Pe. Manfredo Schubiger

Testemunho missionário de poucos dias: o Pe. Gianfranco Manfredo Schubiger nasceu em Bérgamo, em 1926, onde, em 25 de março de 1950, foi ordenado sacerdote diocesano. Como tinha um grande interesse e amor pelas obras missionárias e pela difusão da fé, trabalhou, entre outras coisas, como secretário do Ofício Missionário da diocese. Em 1967, iniciou o caminho que o levou a fazer parte da Congregação da Sagrada Família. O superior geral, Pe. Angelo Ubiali, e os coirmãos o acolheram com afeto.

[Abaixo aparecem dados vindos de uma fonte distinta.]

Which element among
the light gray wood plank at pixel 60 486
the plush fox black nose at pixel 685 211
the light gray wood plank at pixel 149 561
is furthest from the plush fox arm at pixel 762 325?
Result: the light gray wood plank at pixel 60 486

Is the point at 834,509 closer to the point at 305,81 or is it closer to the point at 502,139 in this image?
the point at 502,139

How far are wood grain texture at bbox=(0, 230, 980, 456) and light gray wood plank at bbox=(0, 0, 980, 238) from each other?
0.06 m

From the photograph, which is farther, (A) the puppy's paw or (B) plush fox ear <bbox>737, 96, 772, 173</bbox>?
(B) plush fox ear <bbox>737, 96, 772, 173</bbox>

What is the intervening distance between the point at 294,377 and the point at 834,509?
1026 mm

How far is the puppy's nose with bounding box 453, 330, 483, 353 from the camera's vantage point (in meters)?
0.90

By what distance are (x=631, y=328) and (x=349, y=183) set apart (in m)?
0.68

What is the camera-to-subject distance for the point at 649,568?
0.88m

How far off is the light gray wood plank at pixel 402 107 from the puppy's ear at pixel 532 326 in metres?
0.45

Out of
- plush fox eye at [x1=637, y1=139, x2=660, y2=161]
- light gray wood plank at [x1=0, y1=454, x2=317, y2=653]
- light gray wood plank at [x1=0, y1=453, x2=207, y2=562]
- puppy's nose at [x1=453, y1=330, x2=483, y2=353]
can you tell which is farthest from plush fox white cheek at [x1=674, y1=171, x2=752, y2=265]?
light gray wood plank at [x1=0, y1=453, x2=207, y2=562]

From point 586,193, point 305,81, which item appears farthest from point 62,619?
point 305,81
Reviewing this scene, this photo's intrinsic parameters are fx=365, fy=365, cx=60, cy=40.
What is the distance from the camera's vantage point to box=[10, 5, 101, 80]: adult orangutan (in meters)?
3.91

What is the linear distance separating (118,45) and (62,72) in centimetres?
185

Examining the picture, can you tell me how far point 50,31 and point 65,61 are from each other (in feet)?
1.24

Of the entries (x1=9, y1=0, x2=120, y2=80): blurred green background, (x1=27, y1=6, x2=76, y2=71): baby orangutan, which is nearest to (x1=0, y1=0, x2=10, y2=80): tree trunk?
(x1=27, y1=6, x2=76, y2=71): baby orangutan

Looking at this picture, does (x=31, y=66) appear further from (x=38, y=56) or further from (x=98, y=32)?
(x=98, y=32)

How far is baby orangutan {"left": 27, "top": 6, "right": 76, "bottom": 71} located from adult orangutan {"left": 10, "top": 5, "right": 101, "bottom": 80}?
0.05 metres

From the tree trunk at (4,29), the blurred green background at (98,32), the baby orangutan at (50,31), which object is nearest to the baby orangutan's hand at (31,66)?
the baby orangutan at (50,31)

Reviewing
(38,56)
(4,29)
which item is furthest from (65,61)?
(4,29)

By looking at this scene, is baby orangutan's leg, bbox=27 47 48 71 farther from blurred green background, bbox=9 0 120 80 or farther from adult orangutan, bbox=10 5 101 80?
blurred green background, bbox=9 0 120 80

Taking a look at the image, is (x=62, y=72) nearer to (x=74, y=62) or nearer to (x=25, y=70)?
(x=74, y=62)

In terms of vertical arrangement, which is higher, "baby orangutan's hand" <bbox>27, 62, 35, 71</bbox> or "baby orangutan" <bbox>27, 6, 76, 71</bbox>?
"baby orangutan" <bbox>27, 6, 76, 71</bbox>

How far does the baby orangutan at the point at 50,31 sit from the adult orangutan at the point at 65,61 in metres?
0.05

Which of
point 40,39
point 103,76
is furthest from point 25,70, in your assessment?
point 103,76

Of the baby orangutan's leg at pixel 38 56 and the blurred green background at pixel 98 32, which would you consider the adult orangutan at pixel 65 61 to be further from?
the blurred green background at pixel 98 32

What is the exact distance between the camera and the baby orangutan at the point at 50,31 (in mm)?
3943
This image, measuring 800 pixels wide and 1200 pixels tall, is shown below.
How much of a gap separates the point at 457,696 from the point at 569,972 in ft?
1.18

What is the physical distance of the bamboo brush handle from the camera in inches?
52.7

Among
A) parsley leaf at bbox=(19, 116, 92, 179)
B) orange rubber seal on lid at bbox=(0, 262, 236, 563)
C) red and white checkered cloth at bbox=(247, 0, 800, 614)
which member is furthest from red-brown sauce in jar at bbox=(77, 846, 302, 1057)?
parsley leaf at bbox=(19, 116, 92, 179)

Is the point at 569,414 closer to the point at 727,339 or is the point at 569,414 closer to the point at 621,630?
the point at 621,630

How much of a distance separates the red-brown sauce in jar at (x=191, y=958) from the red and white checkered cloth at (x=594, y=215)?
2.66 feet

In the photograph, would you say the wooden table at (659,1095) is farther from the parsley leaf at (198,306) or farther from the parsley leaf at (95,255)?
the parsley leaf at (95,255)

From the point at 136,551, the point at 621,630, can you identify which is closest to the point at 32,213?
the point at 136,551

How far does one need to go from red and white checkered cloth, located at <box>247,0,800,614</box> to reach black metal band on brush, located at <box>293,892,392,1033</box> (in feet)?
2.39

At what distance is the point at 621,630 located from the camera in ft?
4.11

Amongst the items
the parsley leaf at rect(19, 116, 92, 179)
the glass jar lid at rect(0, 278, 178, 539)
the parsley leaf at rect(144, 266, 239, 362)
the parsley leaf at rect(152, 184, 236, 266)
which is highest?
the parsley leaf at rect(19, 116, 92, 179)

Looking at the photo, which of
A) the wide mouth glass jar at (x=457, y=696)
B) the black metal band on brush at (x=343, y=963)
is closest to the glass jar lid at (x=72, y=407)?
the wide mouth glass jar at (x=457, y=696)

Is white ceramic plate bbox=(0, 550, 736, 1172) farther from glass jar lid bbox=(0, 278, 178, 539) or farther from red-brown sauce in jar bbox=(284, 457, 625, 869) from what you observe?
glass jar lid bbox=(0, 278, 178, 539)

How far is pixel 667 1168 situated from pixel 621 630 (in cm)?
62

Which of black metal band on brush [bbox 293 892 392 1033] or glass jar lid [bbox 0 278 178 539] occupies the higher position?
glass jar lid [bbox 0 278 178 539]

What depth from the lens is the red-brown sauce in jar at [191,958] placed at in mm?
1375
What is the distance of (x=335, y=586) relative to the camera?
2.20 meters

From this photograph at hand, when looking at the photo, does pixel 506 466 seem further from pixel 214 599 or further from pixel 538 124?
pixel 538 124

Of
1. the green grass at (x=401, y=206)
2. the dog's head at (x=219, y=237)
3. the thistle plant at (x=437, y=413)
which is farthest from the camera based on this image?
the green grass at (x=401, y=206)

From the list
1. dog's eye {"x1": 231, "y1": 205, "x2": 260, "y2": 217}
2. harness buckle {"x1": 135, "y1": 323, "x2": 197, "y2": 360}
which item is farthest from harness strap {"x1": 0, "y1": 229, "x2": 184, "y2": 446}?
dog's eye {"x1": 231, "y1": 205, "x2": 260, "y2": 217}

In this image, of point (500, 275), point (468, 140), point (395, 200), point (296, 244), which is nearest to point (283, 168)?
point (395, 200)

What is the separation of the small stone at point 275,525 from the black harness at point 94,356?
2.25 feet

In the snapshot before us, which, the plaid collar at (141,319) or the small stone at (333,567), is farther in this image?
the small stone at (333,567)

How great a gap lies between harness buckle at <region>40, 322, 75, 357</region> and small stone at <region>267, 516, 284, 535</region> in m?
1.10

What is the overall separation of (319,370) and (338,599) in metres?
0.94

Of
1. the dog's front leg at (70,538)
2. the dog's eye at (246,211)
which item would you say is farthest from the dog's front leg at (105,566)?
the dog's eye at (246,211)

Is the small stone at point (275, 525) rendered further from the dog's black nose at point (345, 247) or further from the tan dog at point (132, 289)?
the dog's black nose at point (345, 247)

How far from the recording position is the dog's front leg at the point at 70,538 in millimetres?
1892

Em uma sugestiva cerimônia, foi destinado ao Brasil. A sua alegria, manifestada em uma carta, era grande: “Chegou também para mim o momento de ser verdadeiramente missionário. Entrei na Congregação da Sagrada Família e, dentro de alguns meses, partirei para o Brasil...”. Partiu de Gênova em 27 de junho de 1967, a bordo do navio “Giulio Cesare”. Desembarcou em Santos (SP) depois de treze dias e, no dia 10 de julho, chegou a Itapevi muito feliz, cansado e, sobretudo, com muita sede. No domingo seguinte, 16 de julho, celebrou com grande fervor pela última vez.

Um dia depois, exatamente uma semana após sua chegada, o Pe. Manfredo foi levado urgentemente ao Hospital Matarazzo, em São Paulo, onde os médicos se deram conta de que a sua doença era diabetes fulminante em último estágio. Sabendo que o seu estado de saúde era grave, disse aos médicos: “Agradeço-vos por tudo aquilo que fizeram, mas deixem-me morrer em paz. Se esta é a vontade de Deus, eu serei muito feliz”. Depois de haver recebido a unção dos enfermos, às 5h30 da terça-feira, o Pe. Manfredo dava o seu último suspiro.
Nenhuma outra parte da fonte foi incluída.